I am pretty new to Dask and I am having some trouble using function map_blocks
. I am trying to execute a function on each element of a 2D array. Instead of creating 2 arrays for indexes i
and j
, I created 1 of size i * j
.
ij = da.arange(n_users*n_ratings)
diff = da.map_blocks(compute_error, ij, dtype=np.float_).compute()
The function compute_error
:
def compute_error(ij):
i = int(ij/n_users)
j = ij%n_users
if not np.isnan(x[i,j]):
return x[i, j] - np.dot(user_mat[j, :], ratings_mat[:, i])
else:
return 0.0
Matrix x
looks like:
1 Nan Nan Nan 5 2
Nan Nan Nan Nan 4 Nan
Nan 3 Nan Nan 4 Nan
Nan 3 Nan Nan Nan Nan
Matrix user_mat
(n_users X num_latent_features) and ratings_mat
(num_latent_features X num_ratings) respectively:
float float float float float float
float float float float float float
float float
float float
float float
float float
I've read the documentation and searched stackoverlow but I still fail to fix the following problem:
KilledWorker Traceback (most recent call last)
<ipython-input-43-e670a6d660ce> in <module>
12 # For each user-offer pair
13 ij = da.arange(n_users*n_offers)
---> 14 diff = da.map_blocks(compute_error, ij, dtype=np.float_).compute()

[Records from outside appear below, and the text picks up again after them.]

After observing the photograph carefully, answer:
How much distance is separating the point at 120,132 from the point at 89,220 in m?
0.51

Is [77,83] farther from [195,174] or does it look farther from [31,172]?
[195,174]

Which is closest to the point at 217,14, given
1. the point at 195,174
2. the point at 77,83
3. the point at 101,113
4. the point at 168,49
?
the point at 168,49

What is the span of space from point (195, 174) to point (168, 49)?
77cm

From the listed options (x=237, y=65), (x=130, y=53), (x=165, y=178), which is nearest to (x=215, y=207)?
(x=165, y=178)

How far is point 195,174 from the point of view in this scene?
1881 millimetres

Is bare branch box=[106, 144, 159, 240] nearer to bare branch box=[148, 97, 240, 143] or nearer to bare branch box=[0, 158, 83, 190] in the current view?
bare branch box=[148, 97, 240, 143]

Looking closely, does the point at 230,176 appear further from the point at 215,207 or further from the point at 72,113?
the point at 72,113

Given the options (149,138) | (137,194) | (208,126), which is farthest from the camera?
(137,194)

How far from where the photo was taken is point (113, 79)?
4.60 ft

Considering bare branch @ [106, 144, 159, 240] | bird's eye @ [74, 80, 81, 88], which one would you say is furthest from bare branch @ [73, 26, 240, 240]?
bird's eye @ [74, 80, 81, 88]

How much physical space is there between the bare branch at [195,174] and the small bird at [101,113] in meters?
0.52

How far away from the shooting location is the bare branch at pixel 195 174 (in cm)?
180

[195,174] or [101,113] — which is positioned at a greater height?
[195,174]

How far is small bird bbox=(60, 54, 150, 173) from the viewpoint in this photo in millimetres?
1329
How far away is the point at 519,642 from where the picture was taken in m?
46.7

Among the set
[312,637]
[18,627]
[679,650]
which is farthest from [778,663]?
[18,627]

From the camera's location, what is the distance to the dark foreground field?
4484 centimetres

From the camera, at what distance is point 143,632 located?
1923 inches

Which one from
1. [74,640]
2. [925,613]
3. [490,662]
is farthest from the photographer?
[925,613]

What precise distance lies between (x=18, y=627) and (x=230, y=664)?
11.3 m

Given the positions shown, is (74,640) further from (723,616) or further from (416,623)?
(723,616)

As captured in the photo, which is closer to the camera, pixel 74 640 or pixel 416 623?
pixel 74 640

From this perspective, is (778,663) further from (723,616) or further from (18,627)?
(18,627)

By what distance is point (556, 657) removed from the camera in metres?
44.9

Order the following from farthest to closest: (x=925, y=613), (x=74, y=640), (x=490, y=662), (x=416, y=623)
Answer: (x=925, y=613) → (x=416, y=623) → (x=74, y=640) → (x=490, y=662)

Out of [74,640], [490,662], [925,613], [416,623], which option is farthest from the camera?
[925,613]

c:\users\appdata\local\programs\python\python36\lib\site-packages\dask\base.py in compute(self, **kwargs)
281 dask.base.compute
282
--> 283 (result,) = compute(self, traverse=False, **kwargs)
284 return result
285
c:\users\appdata\local\programs\python\python36\lib\site-packages\dask\base.py in compute(*args, **kwargs)
563 postcomputes.append(x.__dask_postcompute__())
564
--> 565 results = schedule(dsk, keys, **kwargs)
566 return repack([f(r, *a) for r, (f, a) in zip(results, postcomputes)])
567
c:\users\appdata\local\programs\python\python36\lib\site-packages\distributed\client.py in get(self, dsk, keys, workers, allow_other_workers, resources, sync, asynchronous, direct, retries, priority, fifo_timeout, actors, **kwargs)
2652 should_rejoin = False
2653 try:
-> 2654 results = self.gather(packed, asynchronous=asynchronous, direct=direct)
2655 finally:
2656 for f in futures.values():
c:\users\appdata\local\programs\python\python36\lib\site-packages\distributed\client.py in gather(self, futures, errors, direct, asynchronous)
1967 direct=direct,
1968 local_worker=local_worker,
-> 1969 asynchronous=asynchronous,
1970 )
1971
c:\users\appdata\local\programs\python\python36\lib\site-packages\distributed\client.py in sync(self, func, asynchronous, callback_timeout, *args, **kwargs)
836 else:
837 return sync(
--> 838 self.loop, func, *args, callback_timeout=callback_timeout, **kwargs
839 )
840
c:\users\appdata\local\programs\python\python36\lib\site-packages\distributed\utils.py in sync(loop, func, callback_timeout, *args, **kwargs)
349 if error[0]:
350 typ, exc, tb = error[0]
--> 351 raise exc.with_traceback(tb)
352 else:
353 return result[0]
c:\users\appdata\local\programs\python\python36\lib\site-packages\distributed\utils.py in f()
332 if callback_timeout is not None:
333 future = asyncio.wait_for(future, callback_timeout)
--> 334 result[0] = yield future
335 except Exception as exc:
336 error[0] = sys.exc_info()
c:\users\appdata\local\programs\python\python36\lib\site-packages\tornado\gen.py in run(self)
760
761 try:
--> 762 value = future.result()
763 except Exception:
764 exc_info = sys.exc_info()
c:\users\appdata\local\programs\python\python36\lib\site-packages\distributed\client.py in _gather(self, futures, errors, direct, local_worker)
1826 exc = CancelledError(key)
1827 else:
-> 1828 raise exception.with_traceback(traceback)
1829 raise exc
1830 if errors == "skip":
KilledWorker: ("('arange-compute_error-71748aa3c524bc2a5b920efa05deec65', 2)", <Worker 'tcp://127.0.0.1:50070', name: 0, memory: 0, processing: 4>)
I am also opend to suggestions if there is any more efficient way to do this computation.